In the interview excerpt below, at which restaurant did ET first meet Bobby Flay?

======== Selected excerpt ========

MJ: Amazing. What did your job at Whole Foods entail?

ET: I was essentially overseeing the local purchasing program nationally for Whole Foods. And that meant I was responsible for finding up-and-coming brands that had a ton of promise and were filling categories that needed filling. It meant working with farms and fisheries and livestock producers who were offering something that we needed or had some differentiating aspect, which was so fun. It meant every Friday I was either on an oyster boat or in a chocolate facility or visiting bees at an apiary.

It was during the heyday of consumer food. This is when I got to know the Mast Brothers really well, and when I got to meet just hundreds of entrepreneurs who were really passionate about whatever particular food category they were going after. I learned so much because each one of those entrepreneurs or founders was such an expert in their own craft. And so I had the chance to become a light expert across different parts of the grocery store and build a real acumen for what could work in a big way in consumer food. 

Throughout those 10 years, I also worked with a ton of chefs. This was 2008 to 2017, so it was a time when a lot of chefs were recognizing their credibility, their influence, and wanting to build consumer-facing brands. It was the early days of chefs deciding to go out a little bit more commercially. I was lucky to have the chance to help the Momofuku team launch their sauces, I helped the Blue Hill team launch their vegetable-based yogurts, and I worked with Roberta's Pizza to launch their frozen pizza line. 

MJ: How did you come to launch a pet food company with Bobby Flay?

ET: I built a name for myself in a variety of ways across food. People just knew who I was. It was sort of like, if you're looking to launch a product at Whole Foods, you need to talk to Elly. So a lot of chefs learned who I was. I actually met Bobby Flay randomly in one of his restaurants, which is no longer, called Gato, about five and a half years ago. It was right after I had left Whole Foods and I just introduced myself. I knew his agent and a bunch of people who know him. He just said, If I ever have an idea, you're going to be my first phone call.

======== Entries provided ========

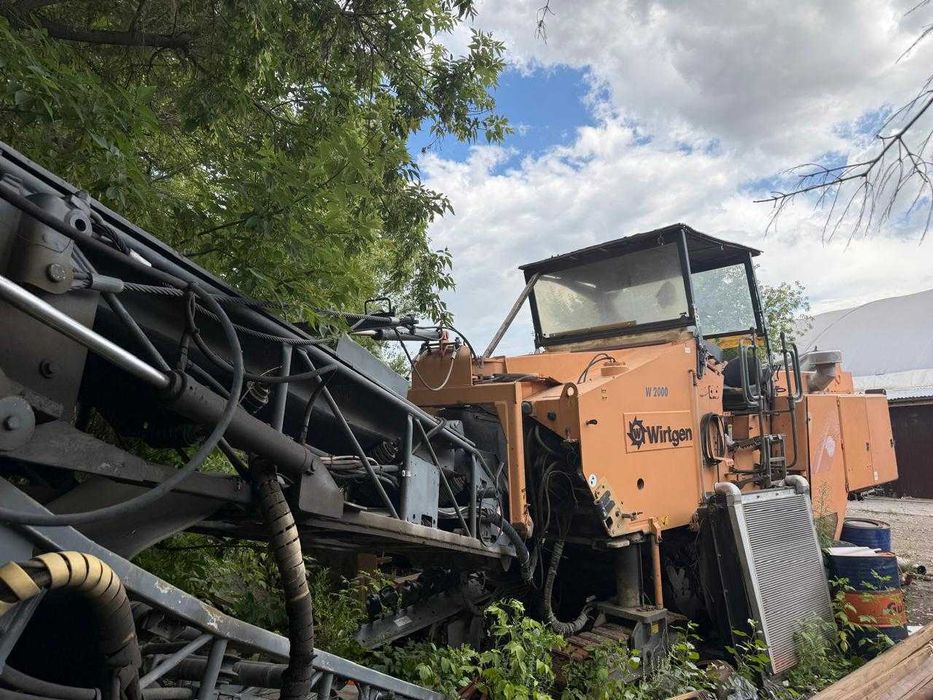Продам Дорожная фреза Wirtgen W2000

========
======== Entries provided ========

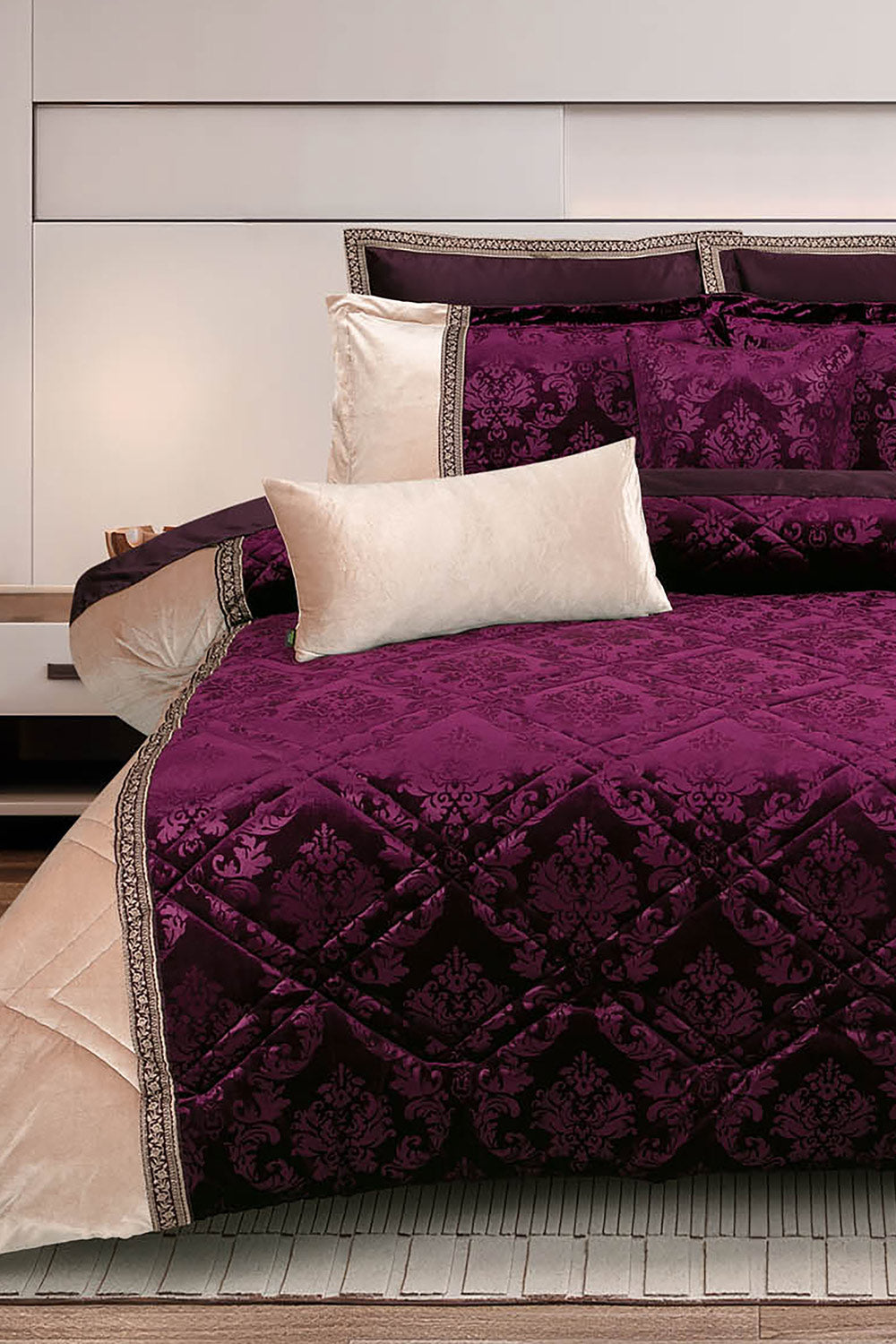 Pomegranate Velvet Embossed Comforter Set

========

» **Response**
Gato